TASK REQUIREMENTS
Turn the stretch of rows from the start through the one containing "Is the value for Снижение" into a numbered list, dropping blank lines and leaving the pictures out.

RECORDS SHOWN
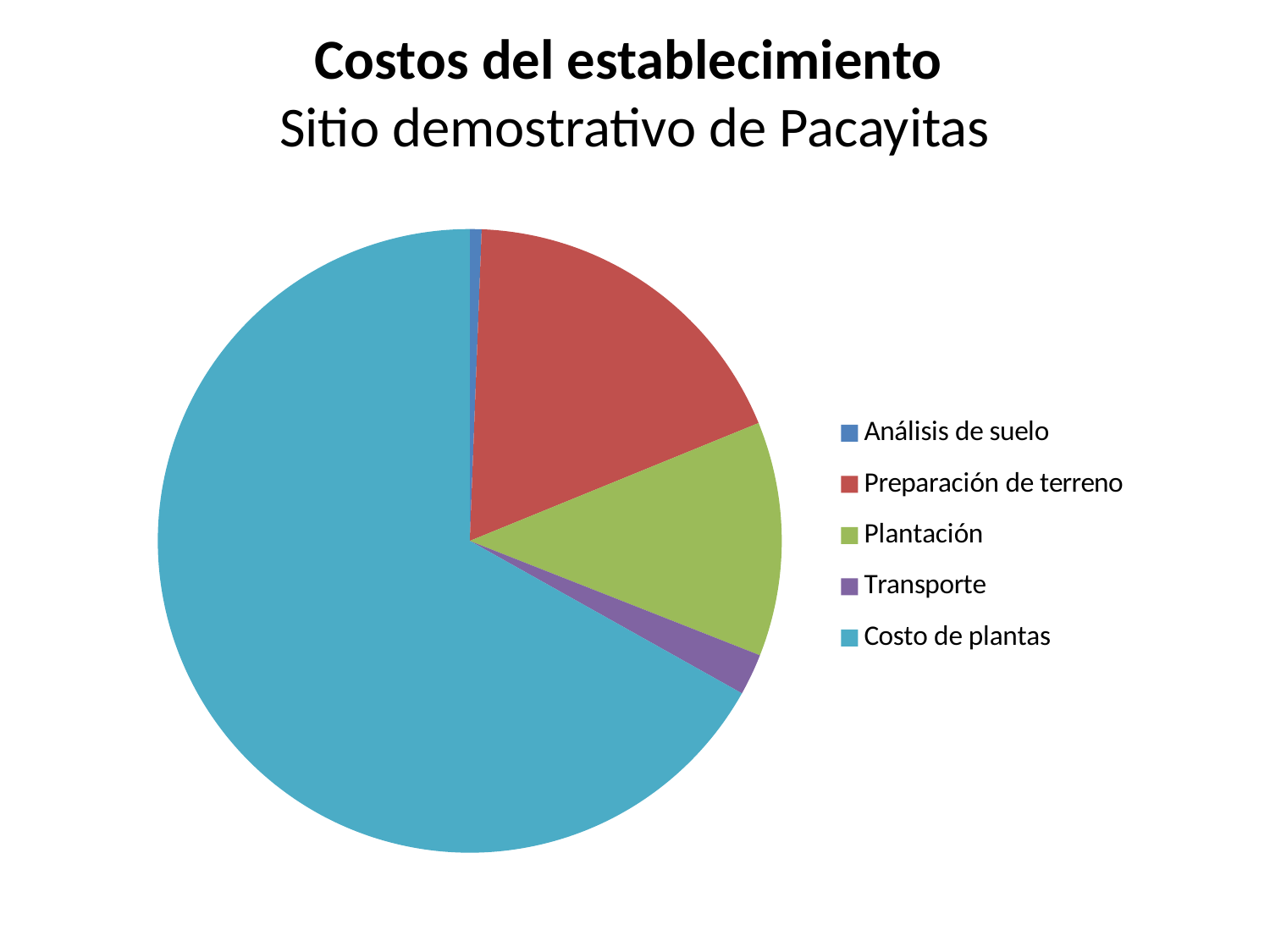
What is the title of the chart? Costos del establecimiento Sitio demostrativo de Pacayitas How many entries does the legend list? 5 What colour is the Plantación slice? Green Which slice is larger, Costo de plantas or Preparación de terreno? Costo de plantas Which category has the largest slice of the pie? Costo de plantas Which category has the smallest slice of the pie? Análisis de suelo Which slice is larger, Transporte or Análisis de suelo? Transporte What kind of chart is shown on the slide? Pie chart How many categories (slices) does the pie chart have? 5 Which slice is larger, Transporte or Plantación? Plantación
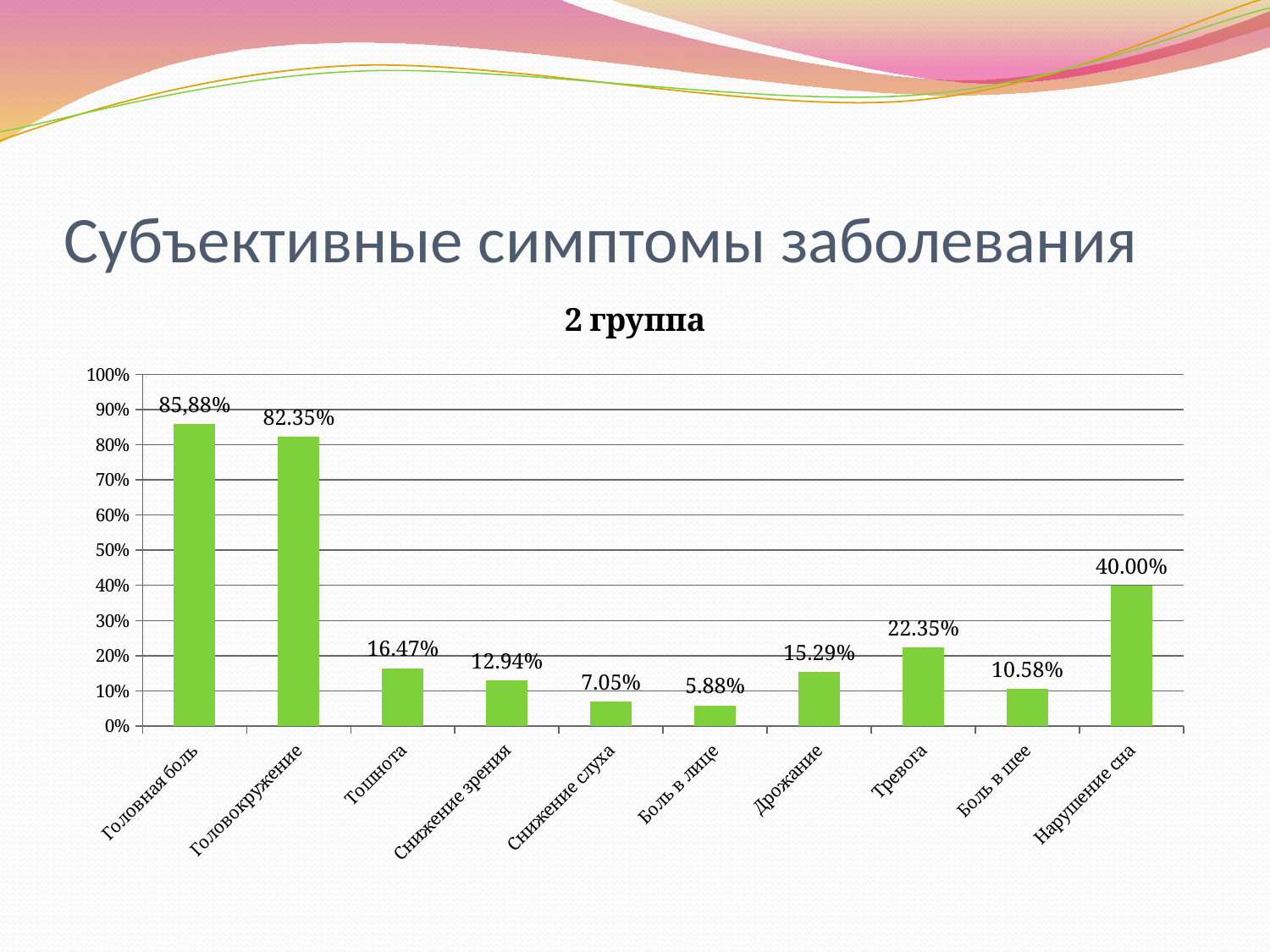
Is the value for Снижение слуха greater or less than 10%? less Which category has the lowest value? Боль в лице What is the value for Головокружение? 82.35% What is the difference between the values for Нарушение сна and Тревога? 17.65% What is the value for Тревога? 22.35% What is the title of the chart? 2 группа What is the value for Боль в шее? 10.58% Which is larger, the value for Тошнота or the value for Дрожание? Тошнота What type of chart is shown on the slide? bar chart What is the value for Нарушение сна? 40.00% How many categories are shown on the x axis of the chart? 10 Which category has the highest value? Головная боль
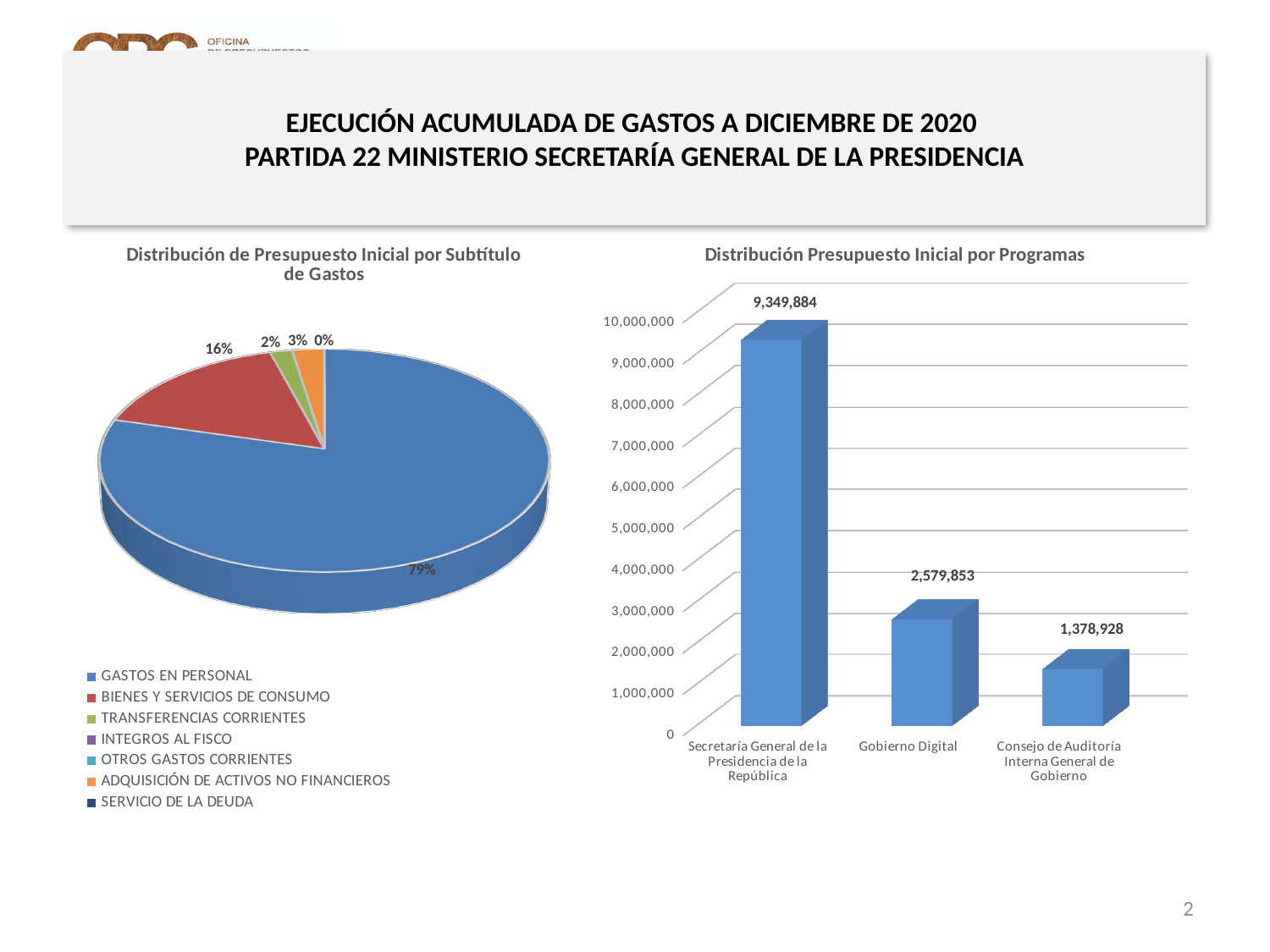
In the chart 'Distribución Presupuesto Inicial por Programas', what is the value for Gobierno Digital? 2,579,853 In the chart 'Distribución Presupuesto Inicial por Programas', what is the value for Secretaría General de la Presidencia de la República? 9,349,884 In the chart 'Distribución Presupuesto Inicial por Programas', which program has the lowest value? Consejo de Auditoría Interna General de Gobierno In the chart 'Distribución Presupuesto Inicial por Programas', do the values rise or fall from left to right? Fall How many entries does the legend of the pie chart 'Distribución de Presupuesto Inicial por Subtítulo de Gastos' list? 7 In the pie chart 'Distribución de Presupuesto Inicial por Subtítulo de Gastos', what share does GASTOS EN PERSONAL have? 79% What kind of chart is 'Distribución Presupuesto Inicial por Programas'? Bar chart In the chart 'Distribución Presupuesto Inicial por Programas', which program has the highest value? Secretaría General de la Presidencia de la República In the pie chart 'Distribución de Presupuesto Inicial por Subtítulo de Gastos', which category has the largest slice? GASTOS EN PERSONAL In the pie chart 'Distribución de Presupuesto Inicial por Subtítulo de Gastos', what share does BIENES Y SERVICIOS DE CONSUMO have? 16% In the chart 'Distribución Presupuesto Inicial por Programas', how many programs are shown? 3 In the chart 'Distribución Presupuesto Inicial por Programas', what is the difference between Gobierno Digital and Consejo de Auditoría Interna General de Gobierno? 1,200,925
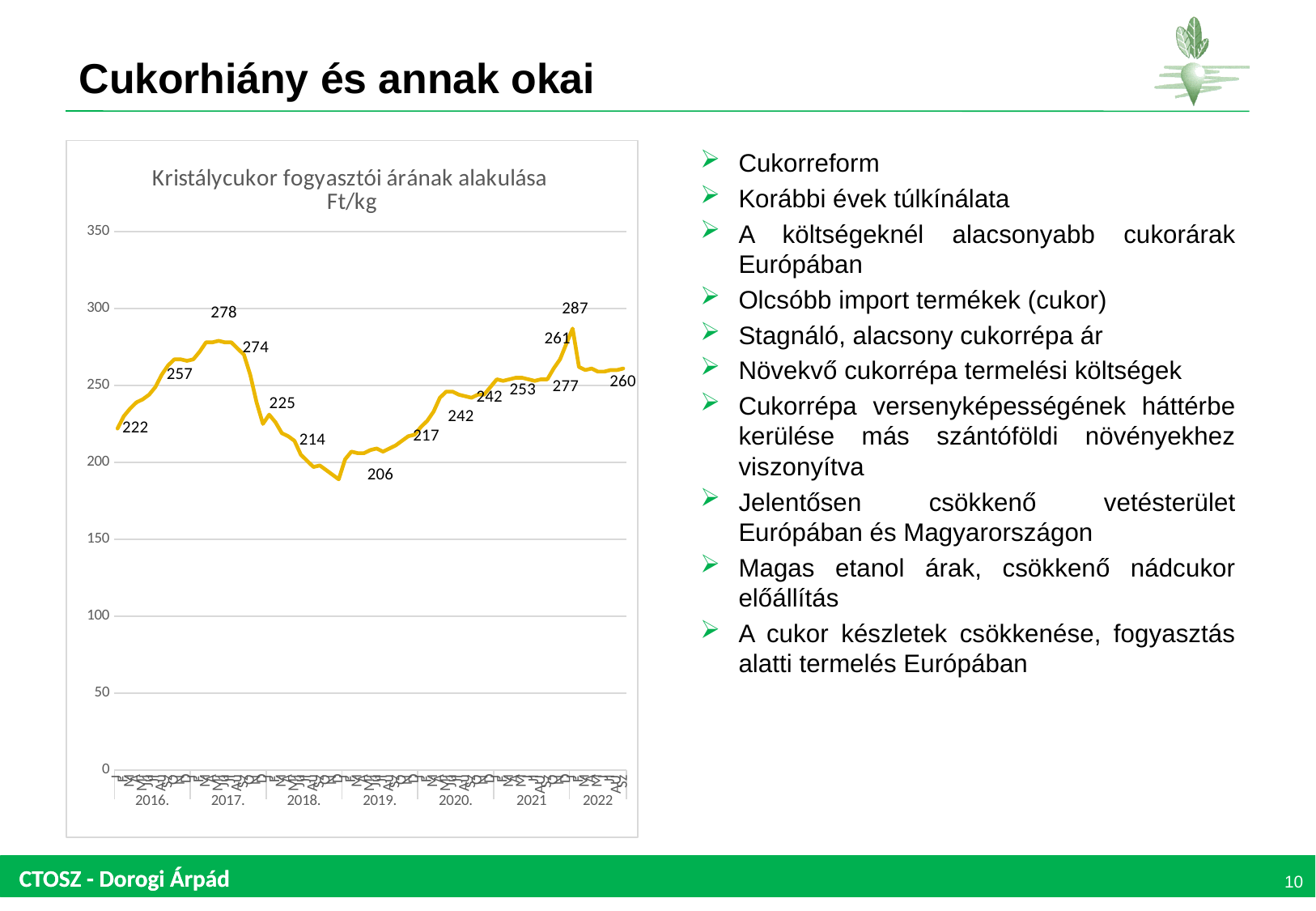
What is the highest data label shown on the line? 287 How many years are labelled on the x axis? 7 What is the title of the chart? Kristálycukor fogyasztói árának alakulása Ft/kg Does the line rise or fall from the start of 2016 to the start of 2017? rise What is the first data label shown at the start of the line in 2016? 222 What is the difference between the highest labelled value (287) and the lowest labelled value (206)? 81 What is the lowest data label shown on the line? 206 Which is larger, the labelled peak in 2017 (278) or the labelled peak in 2021 (287)? 287 What kind of chart is shown on the slide? line chart What is the last data label shown at the end of the line in 2022? 260 Does the line rise or fall during 2018? fall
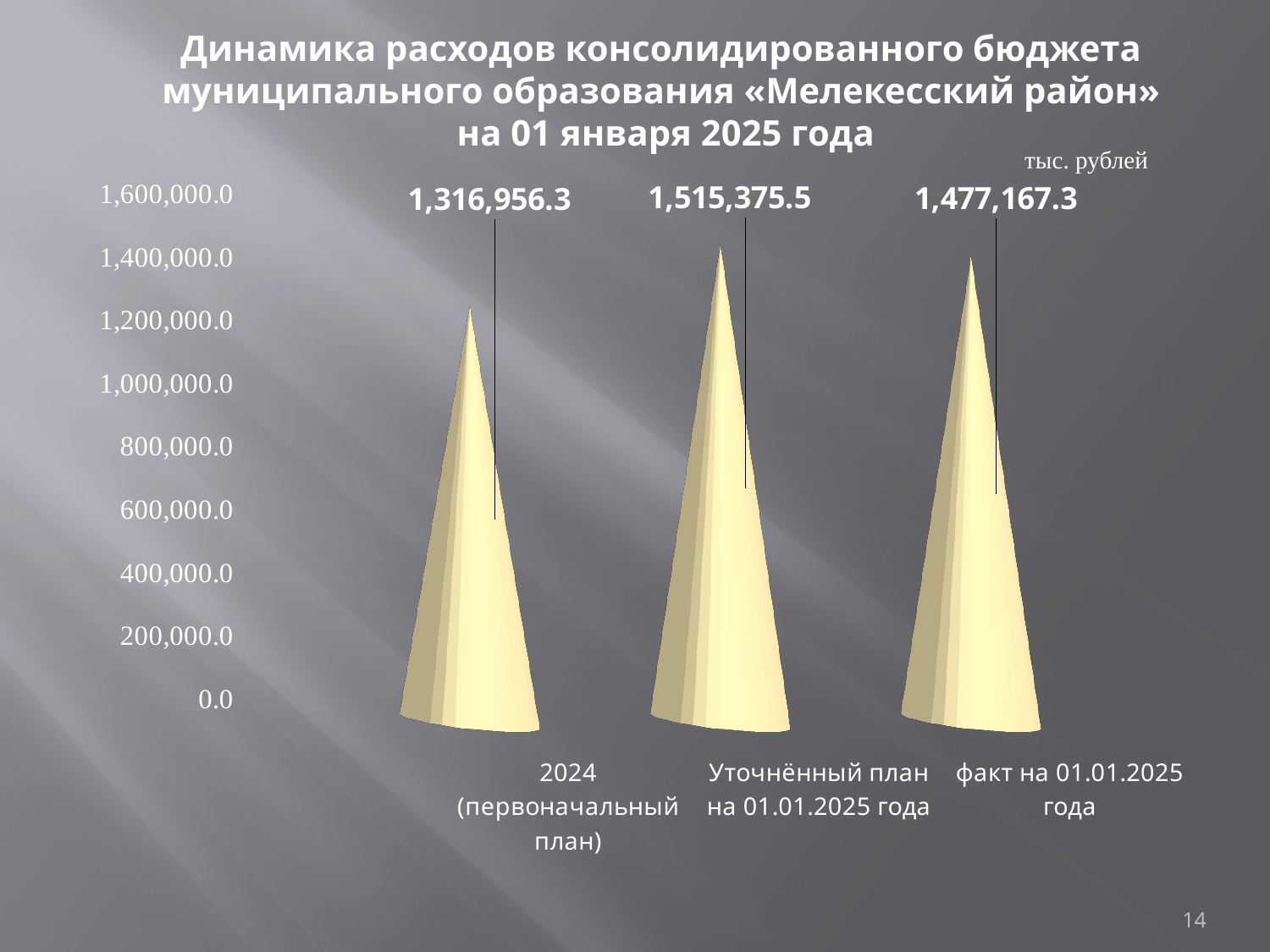
Is the value for «2024 (первоначальный план)» greater or less than 1,400,000.0? less What is the value for «2024 (первоначальный план)»? 1,316,956.3 What is the difference between «Уточнённый план на 01.01.2025 года» and «2024 (первоначальный план)»? 198,419.2 How many categories are shown on the chart? 3 Which category has the lowest value? 2024 (первоначальный план) What is the value for «факт на 01.01.2025 года»? 1,477,167.3 What kind of chart is shown on the slide? bar chart In what units are the values on the chart expressed? тыс. рублей Which category has the highest value? Уточнённый план на 01.01.2025 года What is the difference between «Уточнённый план на 01.01.2025 года» and «факт на 01.01.2025 года»? 38,208.2 Which is larger: «факт на 01.01.2025 года» or «2024 (первоначальный план)»? факт на 01.01.2025 года What is the value for «Уточнённый план на 01.01.2025 года»? 1,515,375.5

FINISHED EXERCISE
1. What is the title of the chart? Costos del establecimiento Sitio demostrativo de Pacayitas How many entries does the legend list? 5 What colour is the Plantación slice? Green Which slice is larger, Costo de plantas or Preparación de terreno? Costo de plantas Which category has the largest slice of the pie? Costo de plantas Which category has the smallest slice of the pie? Análisis de suelo Which slice is larger, Transporte or Análisis de suelo? Transporte What kind of chart is shown on the slide? Pie chart How many categories (slices) does the pie chart have? 5 Which slice is larger, Transporte or Plantación? Plantación
2. Is the value for Снижение слуха greater or less than 10%? less Which category has the lowest value? Боль в лице What is the value for Головокружение? 82.35% What is the difference between the values for Нарушение сна and Тревога? 17.65% What is the value for Тревога? 22.35% What is the title of the chart? 2 группа What is the value for Боль в шее? 10.58% Which is larger, the value for Тошнота or the value for Дрожание? Тошнота What type of chart is shown on the slide? bar chart What is the value for Нарушение сна? 40.00% How many categories are shown on the x axis of the chart? 10 Which category has the highest value? Головная боль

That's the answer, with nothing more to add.